Esa vida cotidiana del creyente, con todo, no es algo íntimo e individual. Se forja y expresa en las estructuras sociales, y en las instituciones internacionales dentro de las cuales nos movemos los humanos. La vocación testimonial y profética, de cada uno como bautizado y de la Iglesia como institución, cuestiona el desorden establecido “y alienta” los sueños de conversión, de “iglesia en salida”, de recreación del orden humano, económico, social, político y cultural. Lo inédito de la situación presente se expresa, también, en la ocasión privilegiada para “tocar fondo” en cuanto a “existenciales imprescindibles”: bondad de la creación, presencia insoslayable de la finitud y del mal, apuesta decidida por la primacía de la persona en comunión con sus semejantes, necesidad perentoria de “pararnos en seco”, replantear fundamentos y finalidades, pero sabiéndonos “herederos”, para bien y para mal; no somos “creadores ex nihilo”, sino administradores lúcidos, críticos, responsables y “parteros” de un futuro mejor acogidos a un “plus misterioso de bondad”.

¿No es acaso todo lo anterior lo que el papa Francisco está proclamando a los cuatro vientos desde que llegó a la sede de Pedro? Sus palabras y gestos son, a veces, molestos, porque cuestionan, a fondo, lo que creemos inmutable y el polvo del camino nos aletarga y enquista en valores que no son auténticamente cristianos. Francisco, con su alforja de hijo de San Ignacio y del “continente de la esperanza”, invita a “frecuentar el futuro”, a vivir como centinelas para “olfatear” el devenir de la historia, sin dejarnos atrapar por las nostalgias del pasado ni por las contradicciones del presente.

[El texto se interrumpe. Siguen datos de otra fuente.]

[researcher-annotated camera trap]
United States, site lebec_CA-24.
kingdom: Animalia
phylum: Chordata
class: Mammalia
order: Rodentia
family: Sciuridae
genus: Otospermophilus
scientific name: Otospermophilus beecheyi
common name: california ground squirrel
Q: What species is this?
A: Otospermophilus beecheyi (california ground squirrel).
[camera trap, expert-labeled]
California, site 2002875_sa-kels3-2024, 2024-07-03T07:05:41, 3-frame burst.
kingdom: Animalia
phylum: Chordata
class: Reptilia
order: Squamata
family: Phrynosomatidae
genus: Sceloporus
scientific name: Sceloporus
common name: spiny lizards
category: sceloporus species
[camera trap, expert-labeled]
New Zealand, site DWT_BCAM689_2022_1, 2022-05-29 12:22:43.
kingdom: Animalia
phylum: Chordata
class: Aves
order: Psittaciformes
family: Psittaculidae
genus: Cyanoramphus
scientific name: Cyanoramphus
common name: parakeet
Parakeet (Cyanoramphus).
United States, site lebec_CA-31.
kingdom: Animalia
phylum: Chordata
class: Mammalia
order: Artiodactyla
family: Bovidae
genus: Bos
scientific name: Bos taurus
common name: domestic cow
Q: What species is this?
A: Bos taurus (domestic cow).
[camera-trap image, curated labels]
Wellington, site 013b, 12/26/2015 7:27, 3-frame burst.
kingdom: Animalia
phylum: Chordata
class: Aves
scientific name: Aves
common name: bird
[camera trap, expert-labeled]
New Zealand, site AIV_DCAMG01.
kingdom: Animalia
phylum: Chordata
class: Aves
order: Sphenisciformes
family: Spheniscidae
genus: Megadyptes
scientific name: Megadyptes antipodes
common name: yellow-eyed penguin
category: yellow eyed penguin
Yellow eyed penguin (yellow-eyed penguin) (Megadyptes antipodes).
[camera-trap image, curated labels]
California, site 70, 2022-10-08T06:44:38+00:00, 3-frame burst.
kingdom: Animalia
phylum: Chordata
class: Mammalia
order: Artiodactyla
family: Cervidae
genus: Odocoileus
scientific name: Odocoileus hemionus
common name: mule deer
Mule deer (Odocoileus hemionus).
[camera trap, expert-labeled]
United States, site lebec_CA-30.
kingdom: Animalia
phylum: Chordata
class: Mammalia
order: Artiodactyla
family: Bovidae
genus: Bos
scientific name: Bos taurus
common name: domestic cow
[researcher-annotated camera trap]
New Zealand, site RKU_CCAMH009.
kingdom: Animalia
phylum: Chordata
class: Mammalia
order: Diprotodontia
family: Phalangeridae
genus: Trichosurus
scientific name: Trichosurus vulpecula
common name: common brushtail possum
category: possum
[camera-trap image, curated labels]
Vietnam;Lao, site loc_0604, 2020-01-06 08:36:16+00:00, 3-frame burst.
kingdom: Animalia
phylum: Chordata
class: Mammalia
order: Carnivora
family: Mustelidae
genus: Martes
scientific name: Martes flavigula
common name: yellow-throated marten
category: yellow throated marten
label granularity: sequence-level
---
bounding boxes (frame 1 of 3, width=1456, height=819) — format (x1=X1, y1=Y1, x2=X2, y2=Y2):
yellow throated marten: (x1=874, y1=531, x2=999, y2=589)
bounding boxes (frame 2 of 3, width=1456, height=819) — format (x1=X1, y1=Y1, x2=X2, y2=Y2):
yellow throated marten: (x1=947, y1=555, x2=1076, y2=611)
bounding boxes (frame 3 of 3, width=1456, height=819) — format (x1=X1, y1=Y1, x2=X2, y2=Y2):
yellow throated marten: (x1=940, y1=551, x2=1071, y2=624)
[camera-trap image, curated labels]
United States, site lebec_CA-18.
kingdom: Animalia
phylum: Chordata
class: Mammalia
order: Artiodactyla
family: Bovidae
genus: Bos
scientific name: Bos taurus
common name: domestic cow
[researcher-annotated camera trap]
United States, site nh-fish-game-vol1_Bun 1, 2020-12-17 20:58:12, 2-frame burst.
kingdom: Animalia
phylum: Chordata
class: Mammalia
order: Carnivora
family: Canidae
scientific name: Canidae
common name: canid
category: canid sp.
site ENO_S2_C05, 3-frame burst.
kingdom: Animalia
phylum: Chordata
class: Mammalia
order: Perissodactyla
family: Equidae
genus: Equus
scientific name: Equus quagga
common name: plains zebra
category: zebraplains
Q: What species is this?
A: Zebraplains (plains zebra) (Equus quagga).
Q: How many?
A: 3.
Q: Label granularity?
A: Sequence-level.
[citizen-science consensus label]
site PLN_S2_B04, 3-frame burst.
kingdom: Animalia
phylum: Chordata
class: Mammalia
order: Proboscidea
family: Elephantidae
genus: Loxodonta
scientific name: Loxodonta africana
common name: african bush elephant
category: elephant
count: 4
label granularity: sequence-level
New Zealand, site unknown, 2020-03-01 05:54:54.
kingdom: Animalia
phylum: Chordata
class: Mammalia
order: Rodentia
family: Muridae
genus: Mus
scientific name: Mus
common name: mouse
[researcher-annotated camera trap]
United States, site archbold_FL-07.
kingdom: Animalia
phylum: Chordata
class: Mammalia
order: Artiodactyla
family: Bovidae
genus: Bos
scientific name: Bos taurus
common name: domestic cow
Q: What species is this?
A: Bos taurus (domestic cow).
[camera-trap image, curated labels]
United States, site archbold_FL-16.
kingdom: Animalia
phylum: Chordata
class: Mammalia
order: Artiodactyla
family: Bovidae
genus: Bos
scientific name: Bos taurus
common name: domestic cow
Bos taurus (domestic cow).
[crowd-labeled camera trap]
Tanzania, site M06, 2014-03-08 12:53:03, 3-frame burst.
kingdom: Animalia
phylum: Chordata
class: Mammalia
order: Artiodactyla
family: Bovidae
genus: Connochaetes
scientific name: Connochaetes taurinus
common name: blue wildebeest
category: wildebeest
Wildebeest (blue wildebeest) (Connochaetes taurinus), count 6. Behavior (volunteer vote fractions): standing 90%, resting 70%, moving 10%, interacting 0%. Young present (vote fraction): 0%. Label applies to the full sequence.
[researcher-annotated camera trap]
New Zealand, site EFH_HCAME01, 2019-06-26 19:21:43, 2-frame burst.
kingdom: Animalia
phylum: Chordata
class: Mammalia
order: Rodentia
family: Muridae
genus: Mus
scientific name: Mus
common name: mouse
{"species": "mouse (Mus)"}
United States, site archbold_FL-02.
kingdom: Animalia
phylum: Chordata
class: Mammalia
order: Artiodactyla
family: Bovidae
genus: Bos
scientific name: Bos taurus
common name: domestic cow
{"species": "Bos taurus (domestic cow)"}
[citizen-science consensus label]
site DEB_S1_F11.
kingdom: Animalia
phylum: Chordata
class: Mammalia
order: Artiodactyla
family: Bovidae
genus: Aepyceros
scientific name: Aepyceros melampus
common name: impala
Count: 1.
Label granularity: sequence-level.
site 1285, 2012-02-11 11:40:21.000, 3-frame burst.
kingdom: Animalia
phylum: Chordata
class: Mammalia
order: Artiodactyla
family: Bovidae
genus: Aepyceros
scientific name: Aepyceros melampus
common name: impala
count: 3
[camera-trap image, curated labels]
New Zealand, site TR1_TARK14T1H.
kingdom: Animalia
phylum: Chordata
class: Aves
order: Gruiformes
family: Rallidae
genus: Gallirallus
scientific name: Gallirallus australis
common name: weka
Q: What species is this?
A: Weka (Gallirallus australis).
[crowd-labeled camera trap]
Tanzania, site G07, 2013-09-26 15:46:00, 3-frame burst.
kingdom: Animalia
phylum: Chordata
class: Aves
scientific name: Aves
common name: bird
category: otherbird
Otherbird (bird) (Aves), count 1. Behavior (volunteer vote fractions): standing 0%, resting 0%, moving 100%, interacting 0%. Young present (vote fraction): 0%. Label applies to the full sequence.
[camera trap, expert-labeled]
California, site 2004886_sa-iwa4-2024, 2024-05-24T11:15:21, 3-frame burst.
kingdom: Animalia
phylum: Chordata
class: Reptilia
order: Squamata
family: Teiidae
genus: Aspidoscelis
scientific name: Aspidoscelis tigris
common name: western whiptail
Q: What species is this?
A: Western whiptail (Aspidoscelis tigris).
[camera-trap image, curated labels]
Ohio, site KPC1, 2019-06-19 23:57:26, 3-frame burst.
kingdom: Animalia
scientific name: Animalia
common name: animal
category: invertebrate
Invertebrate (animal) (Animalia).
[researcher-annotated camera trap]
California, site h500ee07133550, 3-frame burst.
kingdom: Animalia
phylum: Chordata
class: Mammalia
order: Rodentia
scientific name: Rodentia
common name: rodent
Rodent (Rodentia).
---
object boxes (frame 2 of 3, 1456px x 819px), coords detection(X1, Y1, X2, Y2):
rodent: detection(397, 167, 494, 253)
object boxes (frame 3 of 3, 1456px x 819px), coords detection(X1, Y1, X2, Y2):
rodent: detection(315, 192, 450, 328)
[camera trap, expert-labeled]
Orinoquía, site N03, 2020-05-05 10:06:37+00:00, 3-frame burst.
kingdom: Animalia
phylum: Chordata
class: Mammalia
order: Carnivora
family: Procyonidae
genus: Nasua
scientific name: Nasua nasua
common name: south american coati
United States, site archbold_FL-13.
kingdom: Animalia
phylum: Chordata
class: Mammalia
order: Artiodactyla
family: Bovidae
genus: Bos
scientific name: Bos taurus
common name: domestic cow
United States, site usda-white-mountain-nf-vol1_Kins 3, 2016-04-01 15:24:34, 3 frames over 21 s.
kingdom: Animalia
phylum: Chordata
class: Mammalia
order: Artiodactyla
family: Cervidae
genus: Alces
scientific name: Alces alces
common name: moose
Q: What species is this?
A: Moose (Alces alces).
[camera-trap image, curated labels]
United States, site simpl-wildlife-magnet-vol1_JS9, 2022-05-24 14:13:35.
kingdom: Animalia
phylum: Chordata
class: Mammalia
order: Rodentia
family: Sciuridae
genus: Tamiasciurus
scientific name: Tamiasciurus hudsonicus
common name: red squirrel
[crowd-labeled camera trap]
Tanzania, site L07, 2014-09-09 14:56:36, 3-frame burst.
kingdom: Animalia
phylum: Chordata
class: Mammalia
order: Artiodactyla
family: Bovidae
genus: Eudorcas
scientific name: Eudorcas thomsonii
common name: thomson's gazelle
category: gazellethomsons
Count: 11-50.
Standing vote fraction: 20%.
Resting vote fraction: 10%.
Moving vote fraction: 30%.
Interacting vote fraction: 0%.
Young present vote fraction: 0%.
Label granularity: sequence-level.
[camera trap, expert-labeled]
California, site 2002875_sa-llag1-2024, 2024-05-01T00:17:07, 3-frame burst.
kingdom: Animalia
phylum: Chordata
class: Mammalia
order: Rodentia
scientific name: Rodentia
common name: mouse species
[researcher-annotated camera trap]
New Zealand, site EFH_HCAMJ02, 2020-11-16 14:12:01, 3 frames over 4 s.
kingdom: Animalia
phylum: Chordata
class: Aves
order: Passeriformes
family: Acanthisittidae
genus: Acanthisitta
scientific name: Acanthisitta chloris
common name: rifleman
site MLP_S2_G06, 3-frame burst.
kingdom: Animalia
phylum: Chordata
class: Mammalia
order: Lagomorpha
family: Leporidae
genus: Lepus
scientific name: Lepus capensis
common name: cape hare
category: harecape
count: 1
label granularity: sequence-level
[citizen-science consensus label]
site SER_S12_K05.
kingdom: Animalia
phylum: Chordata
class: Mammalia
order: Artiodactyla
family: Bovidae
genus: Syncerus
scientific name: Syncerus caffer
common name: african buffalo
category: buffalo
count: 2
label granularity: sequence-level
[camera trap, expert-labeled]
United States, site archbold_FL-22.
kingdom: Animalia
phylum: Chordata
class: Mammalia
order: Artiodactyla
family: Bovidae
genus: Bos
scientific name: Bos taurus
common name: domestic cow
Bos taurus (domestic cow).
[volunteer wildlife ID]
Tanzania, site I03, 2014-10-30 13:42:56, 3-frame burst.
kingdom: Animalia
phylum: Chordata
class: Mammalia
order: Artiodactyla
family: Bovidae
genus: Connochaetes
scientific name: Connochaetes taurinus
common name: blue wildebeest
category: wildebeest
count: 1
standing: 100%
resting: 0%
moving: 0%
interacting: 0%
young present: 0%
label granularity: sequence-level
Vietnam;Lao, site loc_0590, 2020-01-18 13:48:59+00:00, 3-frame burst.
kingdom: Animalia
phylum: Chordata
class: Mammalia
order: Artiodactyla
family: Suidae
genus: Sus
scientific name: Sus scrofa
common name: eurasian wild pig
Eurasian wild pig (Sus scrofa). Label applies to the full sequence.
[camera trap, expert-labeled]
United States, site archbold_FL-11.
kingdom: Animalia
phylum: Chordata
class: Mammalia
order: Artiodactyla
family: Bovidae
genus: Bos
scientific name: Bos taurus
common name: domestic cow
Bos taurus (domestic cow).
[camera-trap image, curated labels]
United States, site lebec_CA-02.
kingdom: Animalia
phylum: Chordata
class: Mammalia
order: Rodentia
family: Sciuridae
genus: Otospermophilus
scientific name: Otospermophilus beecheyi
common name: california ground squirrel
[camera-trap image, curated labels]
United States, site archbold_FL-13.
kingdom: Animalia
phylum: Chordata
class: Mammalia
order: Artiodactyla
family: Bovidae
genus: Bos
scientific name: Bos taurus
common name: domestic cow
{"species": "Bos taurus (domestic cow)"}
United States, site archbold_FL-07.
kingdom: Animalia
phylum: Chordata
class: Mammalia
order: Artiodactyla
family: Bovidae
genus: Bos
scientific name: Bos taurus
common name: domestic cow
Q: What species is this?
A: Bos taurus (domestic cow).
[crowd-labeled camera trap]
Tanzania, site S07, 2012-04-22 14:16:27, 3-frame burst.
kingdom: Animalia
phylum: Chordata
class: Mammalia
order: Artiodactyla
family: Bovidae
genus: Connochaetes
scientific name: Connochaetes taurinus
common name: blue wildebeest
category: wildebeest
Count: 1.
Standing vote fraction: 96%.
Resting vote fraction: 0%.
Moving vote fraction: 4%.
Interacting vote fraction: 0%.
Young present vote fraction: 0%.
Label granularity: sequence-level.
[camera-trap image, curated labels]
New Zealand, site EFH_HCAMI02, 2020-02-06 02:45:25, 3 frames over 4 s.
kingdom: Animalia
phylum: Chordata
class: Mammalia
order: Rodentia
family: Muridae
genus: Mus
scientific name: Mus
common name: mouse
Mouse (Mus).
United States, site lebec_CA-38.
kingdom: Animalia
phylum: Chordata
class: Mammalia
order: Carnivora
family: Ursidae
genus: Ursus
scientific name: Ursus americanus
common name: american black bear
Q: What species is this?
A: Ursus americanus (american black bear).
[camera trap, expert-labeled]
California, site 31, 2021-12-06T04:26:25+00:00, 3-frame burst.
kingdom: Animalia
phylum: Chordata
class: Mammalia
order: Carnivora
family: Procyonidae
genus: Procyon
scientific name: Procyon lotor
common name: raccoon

Releer sus documentos, con espíritu abierto y cordial, es imperativo de la condición de cristianos. A lo que debemos sumar sus gestos, muchos desconcertantes pero con una carga simbólica cuestionante, poniendo en el centro a la periferia, a los pobres y descartados. En estos días, sus apariciones en medio de la pandemia, transido por el dolor y la muerte de tantos inocentes, pero redimiendo el aislamiento con silencio y soledad elocuentes y compasivos, han sido como bocanadas de aire fresco, llenas de sueños y visiones de cambiar el mundo, para bien de todos. Después del Covid-19 el mundo es, deberá ser otro. Tarea gigante a asumir con coraje, si lo hay, para que el mundo sea más justo y fraterno. Es la mejor manera de resucitar, no solo la Iglesia, sino los poderes del mundo, para que no destruyamos la obra de la creación que desde los inicios Dios vio que era buena.